» **Problem details**: In everything from the line containing "How large a" down to the end of the lines, replace "white trim" with "white molding" and leave all else unchanged. Return only those lines.
[start Records for this task]
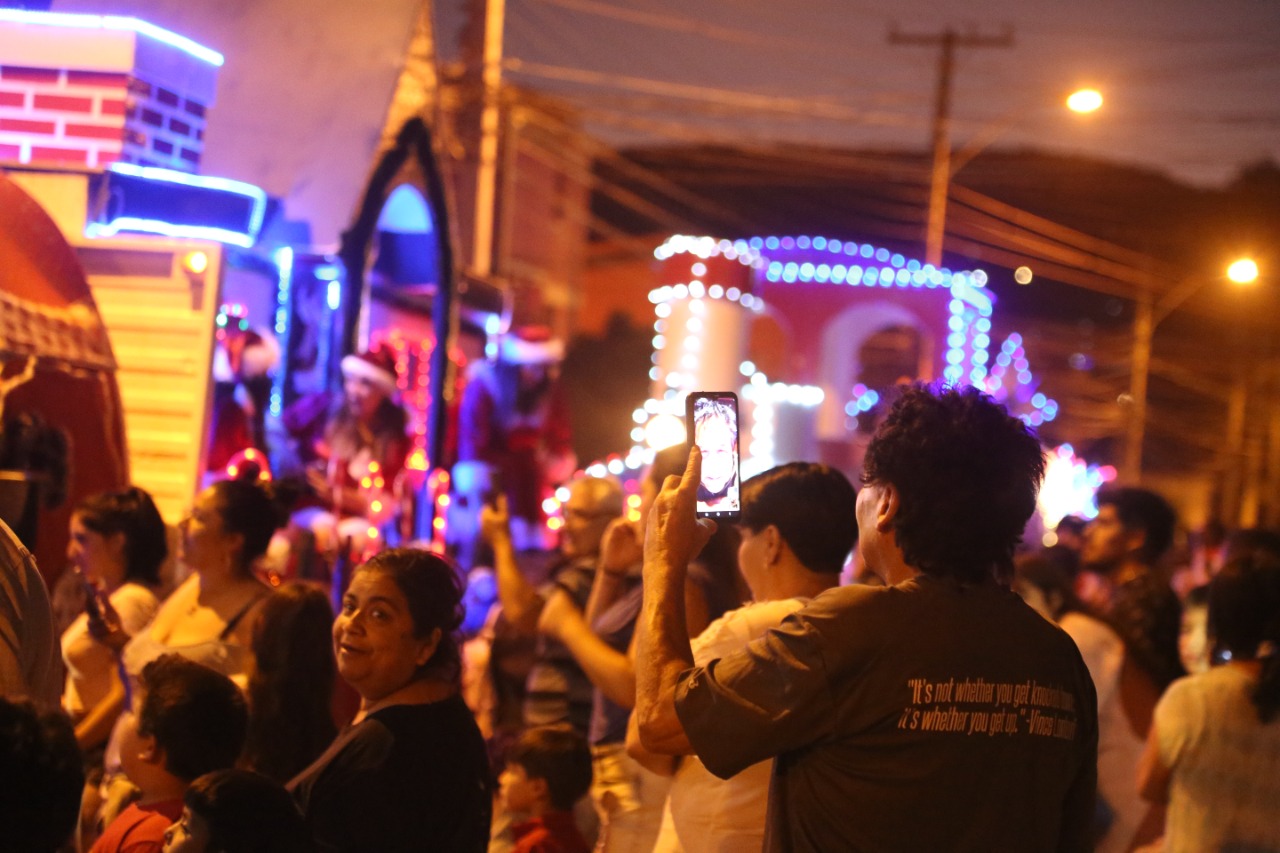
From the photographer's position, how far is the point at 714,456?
10.4ft

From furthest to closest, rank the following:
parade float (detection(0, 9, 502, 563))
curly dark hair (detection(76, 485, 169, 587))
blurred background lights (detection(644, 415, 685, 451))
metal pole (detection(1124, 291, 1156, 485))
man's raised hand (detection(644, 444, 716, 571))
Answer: metal pole (detection(1124, 291, 1156, 485)) → blurred background lights (detection(644, 415, 685, 451)) → parade float (detection(0, 9, 502, 563)) → curly dark hair (detection(76, 485, 169, 587)) → man's raised hand (detection(644, 444, 716, 571))

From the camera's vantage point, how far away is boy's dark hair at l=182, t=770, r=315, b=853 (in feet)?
10.4

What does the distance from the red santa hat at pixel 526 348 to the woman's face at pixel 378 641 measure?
30.1ft

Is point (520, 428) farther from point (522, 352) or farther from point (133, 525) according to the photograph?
point (133, 525)

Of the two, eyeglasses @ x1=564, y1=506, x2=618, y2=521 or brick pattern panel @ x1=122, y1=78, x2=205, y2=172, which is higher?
brick pattern panel @ x1=122, y1=78, x2=205, y2=172

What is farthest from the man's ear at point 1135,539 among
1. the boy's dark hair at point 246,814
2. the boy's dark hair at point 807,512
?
the boy's dark hair at point 246,814

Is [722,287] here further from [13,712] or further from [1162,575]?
[13,712]

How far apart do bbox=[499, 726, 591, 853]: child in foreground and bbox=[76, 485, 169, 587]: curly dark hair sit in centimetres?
168

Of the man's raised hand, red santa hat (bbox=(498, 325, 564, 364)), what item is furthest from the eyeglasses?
red santa hat (bbox=(498, 325, 564, 364))

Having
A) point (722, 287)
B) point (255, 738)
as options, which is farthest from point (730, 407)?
point (722, 287)

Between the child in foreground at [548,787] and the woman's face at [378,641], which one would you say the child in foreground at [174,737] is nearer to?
the woman's face at [378,641]

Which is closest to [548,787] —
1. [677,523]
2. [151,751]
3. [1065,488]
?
[151,751]

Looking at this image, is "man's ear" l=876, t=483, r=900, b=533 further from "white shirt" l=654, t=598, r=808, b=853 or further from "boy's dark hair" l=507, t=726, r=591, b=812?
"boy's dark hair" l=507, t=726, r=591, b=812

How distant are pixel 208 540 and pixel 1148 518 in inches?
170
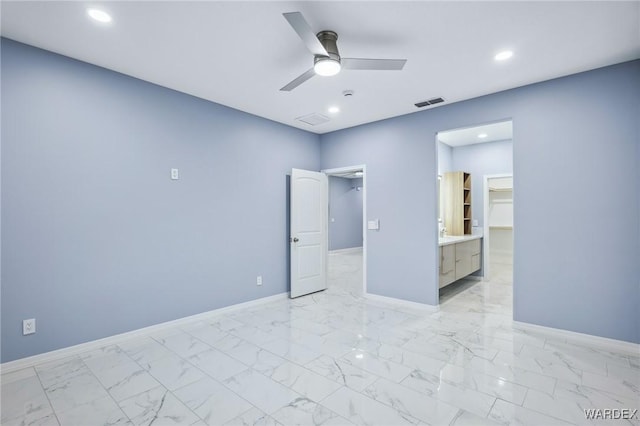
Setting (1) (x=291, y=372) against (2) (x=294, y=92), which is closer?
(1) (x=291, y=372)

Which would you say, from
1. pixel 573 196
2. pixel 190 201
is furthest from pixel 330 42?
pixel 573 196

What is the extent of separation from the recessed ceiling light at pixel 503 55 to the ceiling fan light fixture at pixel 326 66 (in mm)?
1566

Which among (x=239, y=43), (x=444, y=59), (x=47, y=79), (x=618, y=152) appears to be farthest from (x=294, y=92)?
(x=618, y=152)

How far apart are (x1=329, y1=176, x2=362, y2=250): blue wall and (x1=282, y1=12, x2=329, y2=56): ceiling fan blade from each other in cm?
781

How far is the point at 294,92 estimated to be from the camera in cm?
369

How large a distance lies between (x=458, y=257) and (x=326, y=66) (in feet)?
13.2

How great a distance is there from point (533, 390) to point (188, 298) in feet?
11.6

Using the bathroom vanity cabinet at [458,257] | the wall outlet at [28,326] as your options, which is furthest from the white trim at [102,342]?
the bathroom vanity cabinet at [458,257]

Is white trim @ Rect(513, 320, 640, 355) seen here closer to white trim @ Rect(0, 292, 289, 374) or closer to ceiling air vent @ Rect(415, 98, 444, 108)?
ceiling air vent @ Rect(415, 98, 444, 108)

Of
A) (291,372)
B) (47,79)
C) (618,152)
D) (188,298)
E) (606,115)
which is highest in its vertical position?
(47,79)

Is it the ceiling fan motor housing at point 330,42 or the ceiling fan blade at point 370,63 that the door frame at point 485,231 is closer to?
the ceiling fan blade at point 370,63

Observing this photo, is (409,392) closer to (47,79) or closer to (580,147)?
(580,147)

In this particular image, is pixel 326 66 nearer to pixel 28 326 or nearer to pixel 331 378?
pixel 331 378

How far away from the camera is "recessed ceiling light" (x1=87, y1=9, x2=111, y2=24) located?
2219mm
[end Records for this task]
» **Expected answer**:
How large a distance lies between (x=458, y=257) and (x=326, y=66) (in feet)?
13.2

How great a distance is there from point (533, 390) to point (188, 298) in feet?
11.6

Using the bathroom vanity cabinet at [458,257] | the wall outlet at [28,326] as your options, which is furthest from the white molding at [102,342]?
the bathroom vanity cabinet at [458,257]

Is white molding @ Rect(513, 320, 640, 355) seen here closer to white molding @ Rect(0, 292, 289, 374) or closer to ceiling air vent @ Rect(415, 98, 444, 108)?
ceiling air vent @ Rect(415, 98, 444, 108)

Of
A) (291,372)
B) (47,79)
C) (618,152)
D) (188,298)
E) (606,115)
which is highest in its vertical position?
(47,79)

Is it the ceiling fan motor housing at point 330,42 or the ceiling fan blade at point 370,63 that the door frame at point 485,231 is closer to?
the ceiling fan blade at point 370,63

Observing this photo, is (409,392) closer to (47,79) or closer to (580,147)?
(580,147)

In this particular image, is pixel 326 66 nearer to pixel 28 326 or nearer to pixel 331 378?
pixel 331 378

How far away from the camera is "recessed ceiling light" (x1=87, y1=9, x2=111, y2=24) located?
2219mm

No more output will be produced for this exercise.